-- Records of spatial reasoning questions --
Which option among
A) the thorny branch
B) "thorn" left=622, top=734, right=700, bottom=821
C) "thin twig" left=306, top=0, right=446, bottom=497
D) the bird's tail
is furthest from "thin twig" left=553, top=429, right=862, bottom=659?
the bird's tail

-- PROBLEM DETAILS --
Edit the entries so that every "furthest" becomes "farthest", with all other text left unchanged.

-- WRITTEN SOLUTION --
Which option among
A) the thorny branch
B) "thorn" left=622, top=734, right=700, bottom=821
C) "thin twig" left=306, top=0, right=446, bottom=497
D) the bird's tail
is farthest from "thin twig" left=553, top=429, right=862, bottom=659?
the bird's tail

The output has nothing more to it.